When you're not racing and ready to take a break, there's two more things that Gran Turismo 7 boasts that are unexpectedly charming. First, you can go to your garage, pick one of your cars, and hit "scapes" to watch a montage of your car rolling through incredibly scenic imagery from around the world. The car looks like it's digitally composited into existing photos / footage but for the most part it looks really sensational and might be the best "idle mode" I've seen in ages. Unfortunately, the predominant vibe of Gran Turismo 7 is "easy listening jazz / Pure Moods CD" and so these gorgeous little reels are accompanied by a merciless, unrelenting playlist from Hooked on Classics. You ever wonder what Satie's "Trois Gymnopédies" would sound like with a preset Casio keyboard trip-hop beat behind it? You're about to find out, again and again until you hear it in your sleep.

*-*-*

Prompt 1
Translate this sentence from the passage on Gran Turismo 7 into French: "When you're not racing and ready to take a break, there's two more things that Gran Turismo 7 boasts that are unexpectedly charming."
Prompt 2
In the passage on Gran Turismo 7, what plays over the "scapes" reels?
Prompt 3
Summarize the passage on Gran Turismo 7 in two sentences.

*-*-*

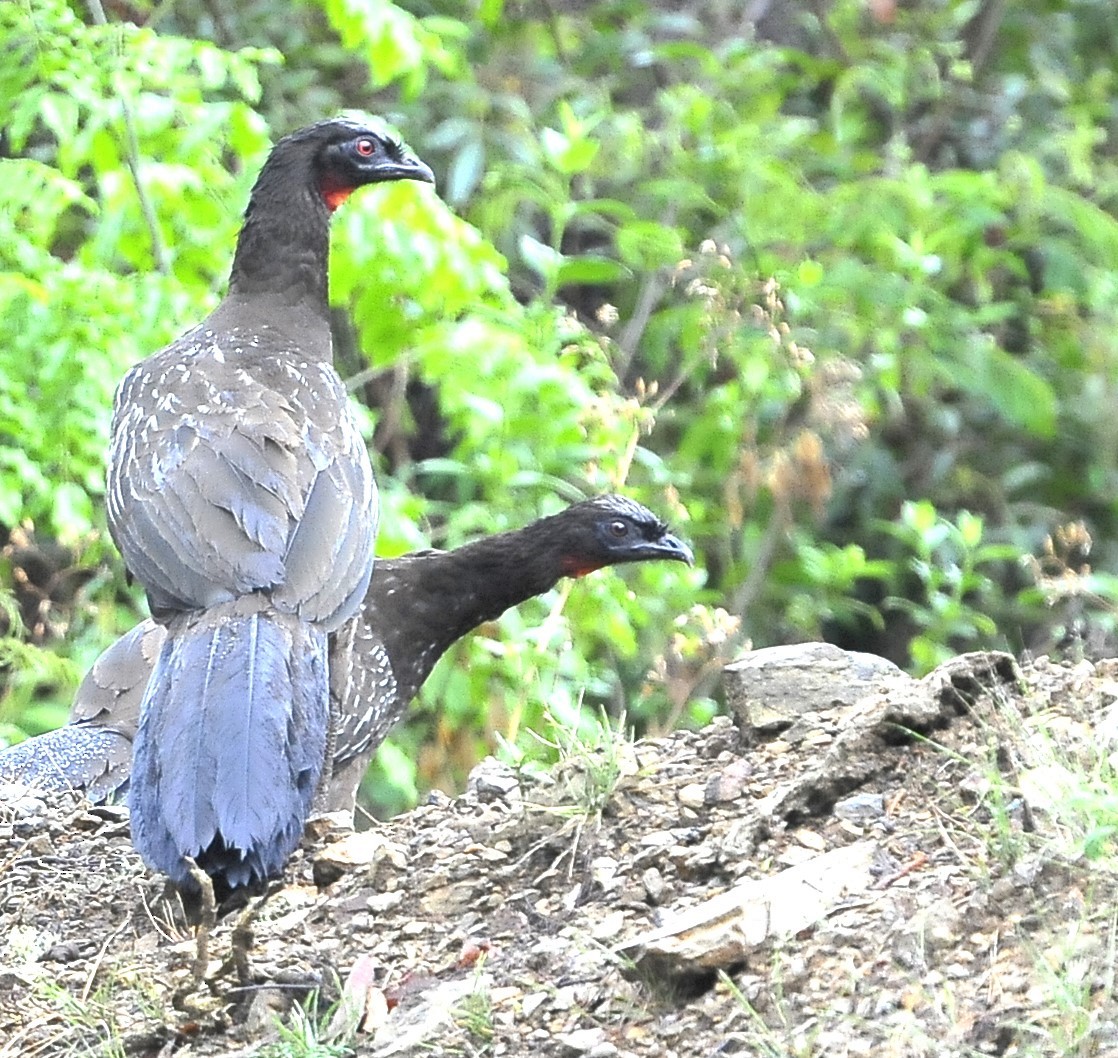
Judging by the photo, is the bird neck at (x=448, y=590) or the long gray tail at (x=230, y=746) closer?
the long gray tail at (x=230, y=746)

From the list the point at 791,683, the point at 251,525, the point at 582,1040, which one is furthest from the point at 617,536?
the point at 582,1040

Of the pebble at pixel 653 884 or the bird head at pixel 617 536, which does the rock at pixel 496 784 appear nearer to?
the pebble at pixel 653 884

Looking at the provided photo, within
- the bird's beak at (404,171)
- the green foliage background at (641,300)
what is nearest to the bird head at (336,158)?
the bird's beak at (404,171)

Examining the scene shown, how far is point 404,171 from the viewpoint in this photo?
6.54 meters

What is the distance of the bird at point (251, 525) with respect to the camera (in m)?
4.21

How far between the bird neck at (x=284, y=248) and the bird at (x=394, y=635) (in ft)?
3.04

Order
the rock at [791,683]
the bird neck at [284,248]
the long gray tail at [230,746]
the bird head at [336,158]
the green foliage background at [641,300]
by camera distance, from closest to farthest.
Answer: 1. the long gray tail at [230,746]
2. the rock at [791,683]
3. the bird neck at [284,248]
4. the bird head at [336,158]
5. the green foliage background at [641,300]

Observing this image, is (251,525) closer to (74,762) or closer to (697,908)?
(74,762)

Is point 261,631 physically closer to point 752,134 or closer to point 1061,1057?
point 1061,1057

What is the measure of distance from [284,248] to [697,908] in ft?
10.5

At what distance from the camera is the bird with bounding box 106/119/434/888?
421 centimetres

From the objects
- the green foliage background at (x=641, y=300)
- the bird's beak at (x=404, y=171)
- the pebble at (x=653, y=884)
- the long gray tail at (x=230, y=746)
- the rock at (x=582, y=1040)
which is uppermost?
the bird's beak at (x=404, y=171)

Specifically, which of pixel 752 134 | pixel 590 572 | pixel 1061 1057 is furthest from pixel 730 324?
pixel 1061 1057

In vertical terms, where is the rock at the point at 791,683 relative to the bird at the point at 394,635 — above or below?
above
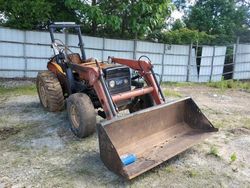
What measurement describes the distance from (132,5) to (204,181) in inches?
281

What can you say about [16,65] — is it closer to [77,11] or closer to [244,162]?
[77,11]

*-*-*

Reply 1
Quand vous ne faites pas de course et que vous avez envie de faire une pause, Gran Turismo 7 propose encore deux choses au charme inattendu.

Reply 2
A merciless, unrelenting playlist from Hooked on Classics.

Reply 3
Gran Turismo 7 has a "scapes" feature that shows a montage of a car from your garage rolling through scenic imagery from around the world. It looks sensational and might be the best idle mode in ages, even though the car seems composited into existing photos, but it comes with a relentless Hooked on Classics playlist, including Satie's "Trois Gymnopédies" set to a preset Casio keyboard trip-hop beat.